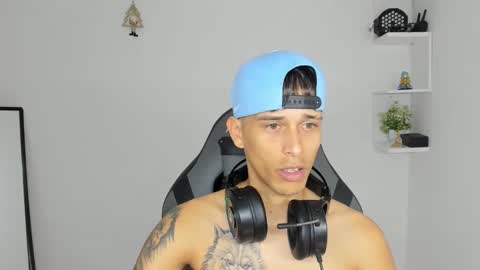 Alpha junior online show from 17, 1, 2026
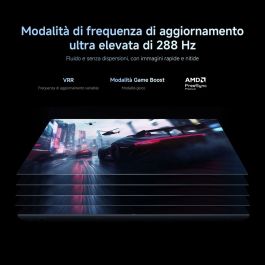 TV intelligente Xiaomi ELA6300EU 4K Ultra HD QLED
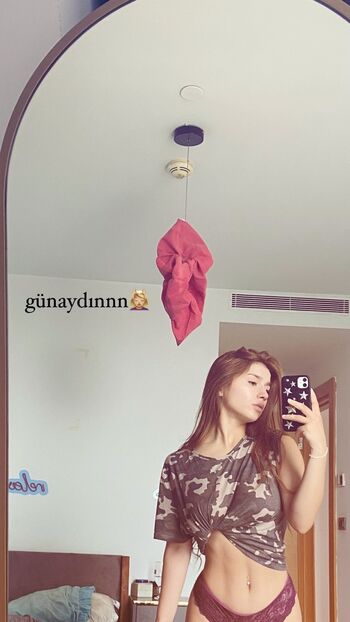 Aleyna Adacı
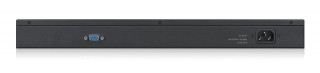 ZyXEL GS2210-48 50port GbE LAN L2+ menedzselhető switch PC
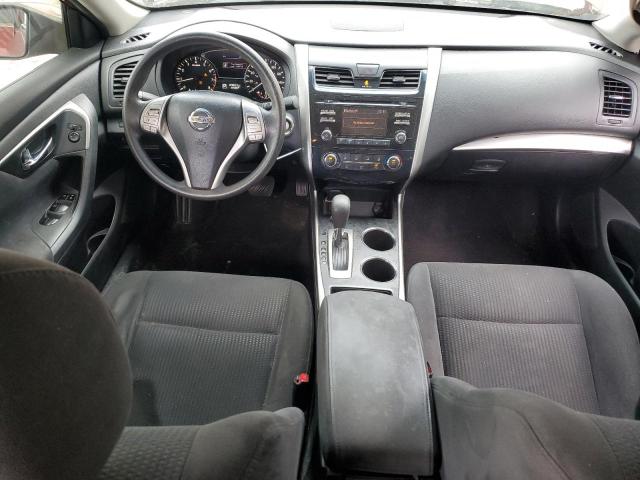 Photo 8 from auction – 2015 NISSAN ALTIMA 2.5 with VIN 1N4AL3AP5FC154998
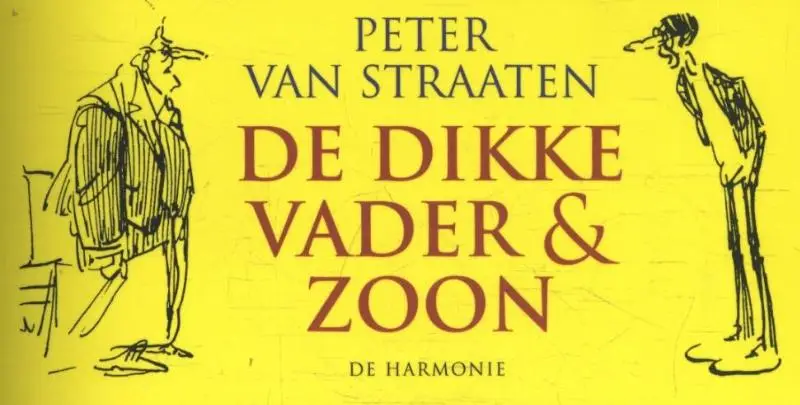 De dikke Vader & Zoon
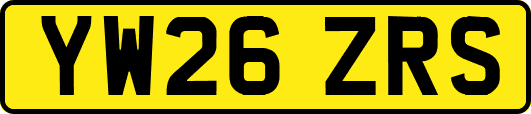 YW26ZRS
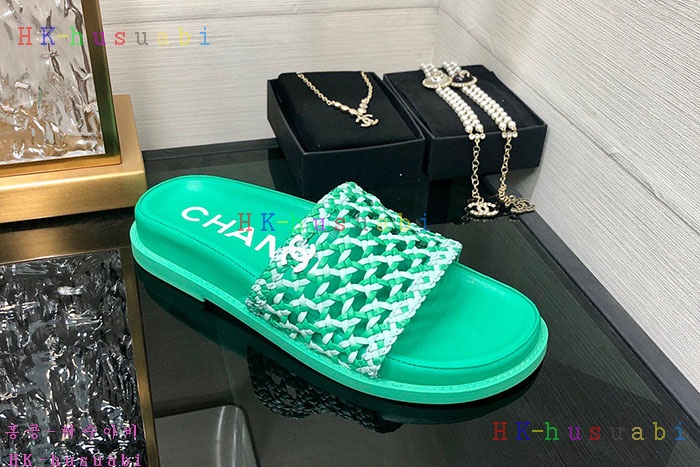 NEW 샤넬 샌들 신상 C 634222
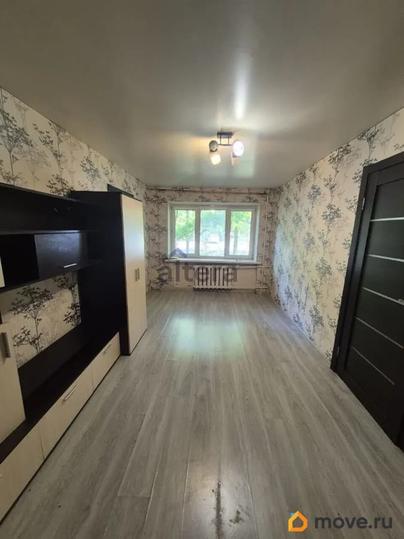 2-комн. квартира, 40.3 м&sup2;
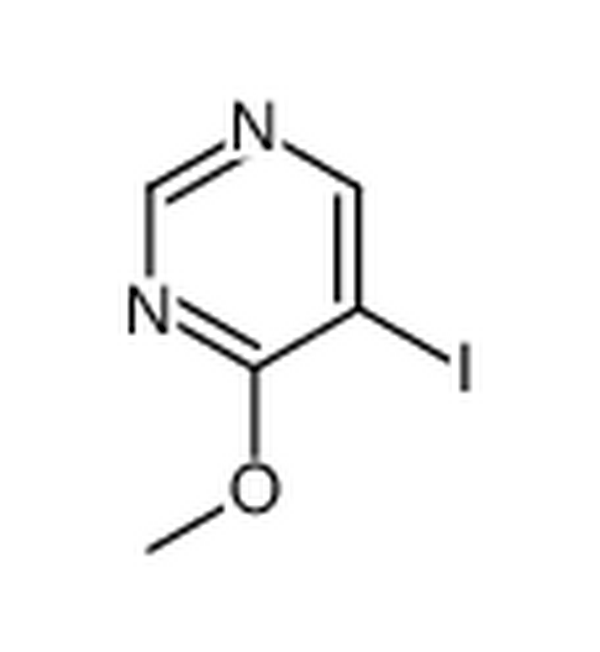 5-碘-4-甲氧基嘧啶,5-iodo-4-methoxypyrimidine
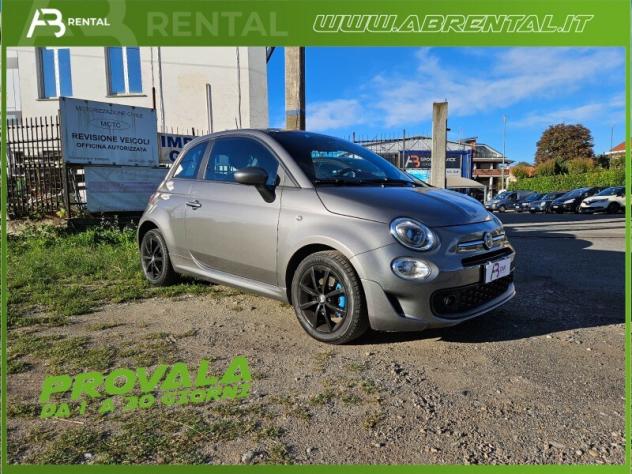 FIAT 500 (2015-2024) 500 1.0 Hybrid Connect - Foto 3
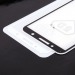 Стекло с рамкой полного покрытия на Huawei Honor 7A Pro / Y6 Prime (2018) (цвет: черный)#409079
────────────────
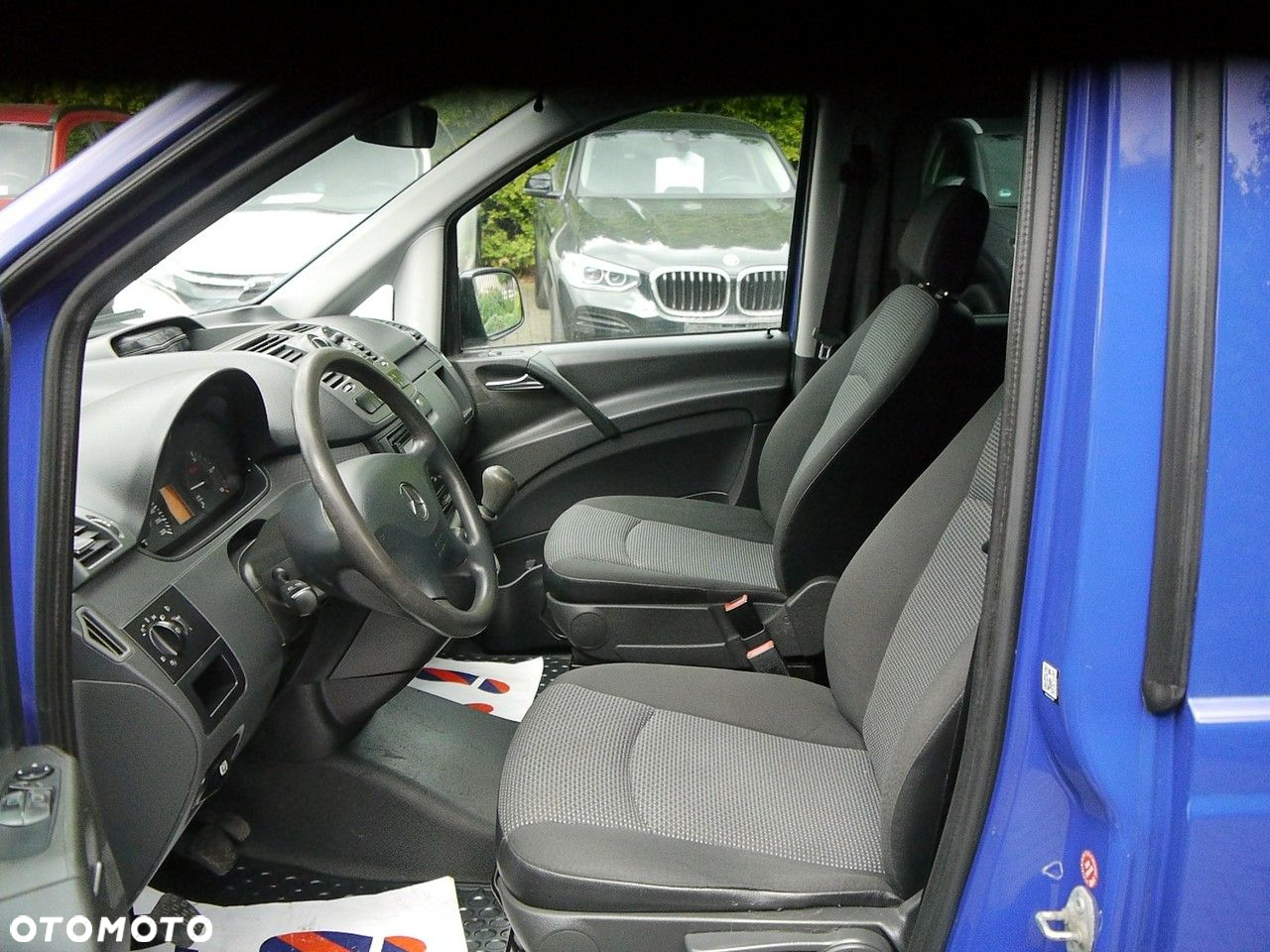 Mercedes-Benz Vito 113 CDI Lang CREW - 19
────────────────
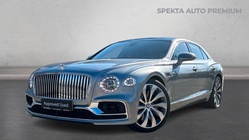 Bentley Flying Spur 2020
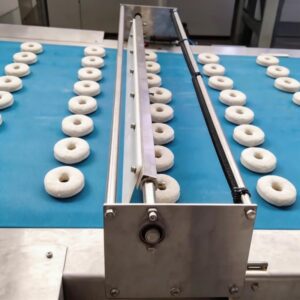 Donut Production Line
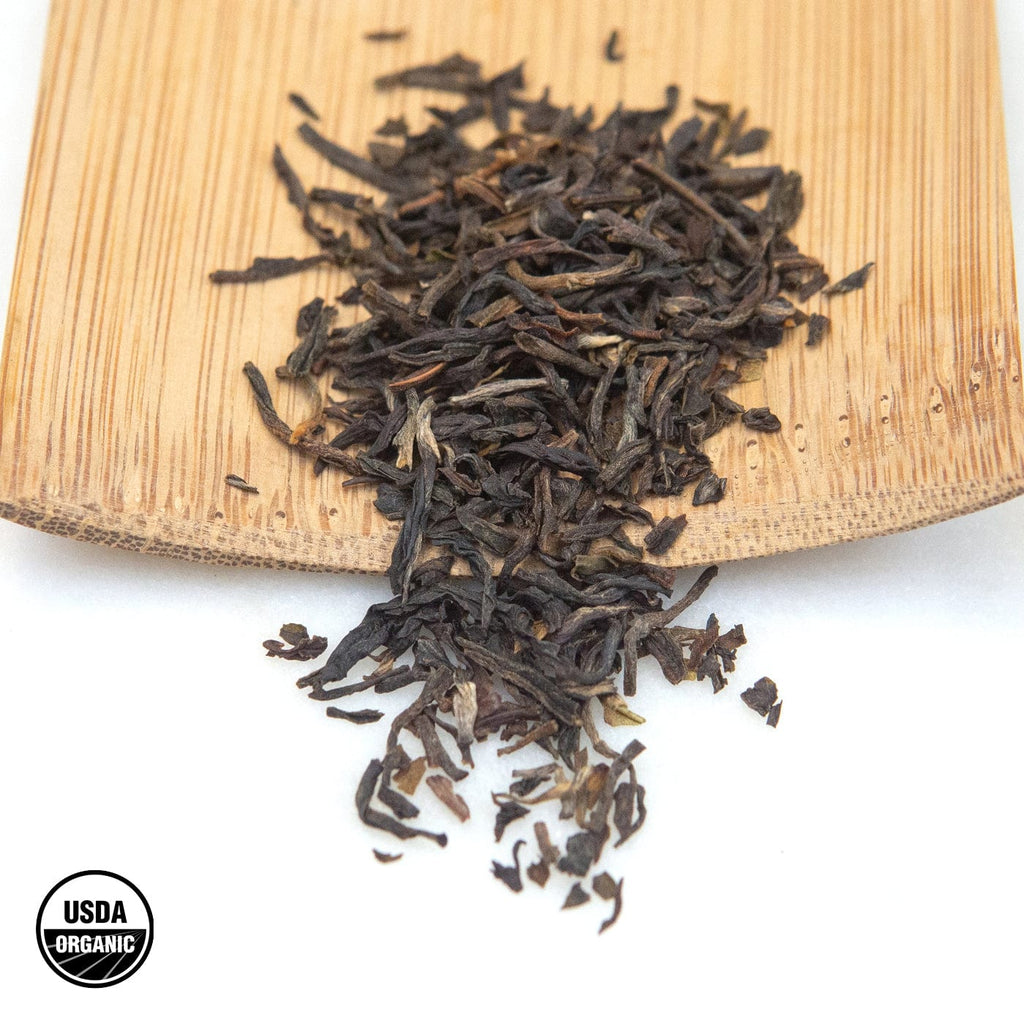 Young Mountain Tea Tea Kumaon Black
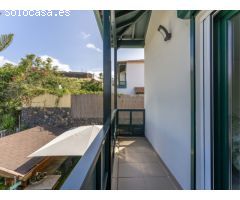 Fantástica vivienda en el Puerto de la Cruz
────────────────
§ **WHAT IS NEEDED**: Copy the items verbatim, starting with the line that contains "Bentley Flying Spur 2020" and continuing through the line that contains "Fantástica vivienda en el Puerto de la Cruz", both included. Reproduce only the captions, leaving the pictures out of your answer.

§ **OUTPUT**:
 Bentley Flying Spur 2020
 Donut Production Line
 Young Mountain Tea Tea Kumaon Black
 Fantástica vivienda en el Puerto de la Cruz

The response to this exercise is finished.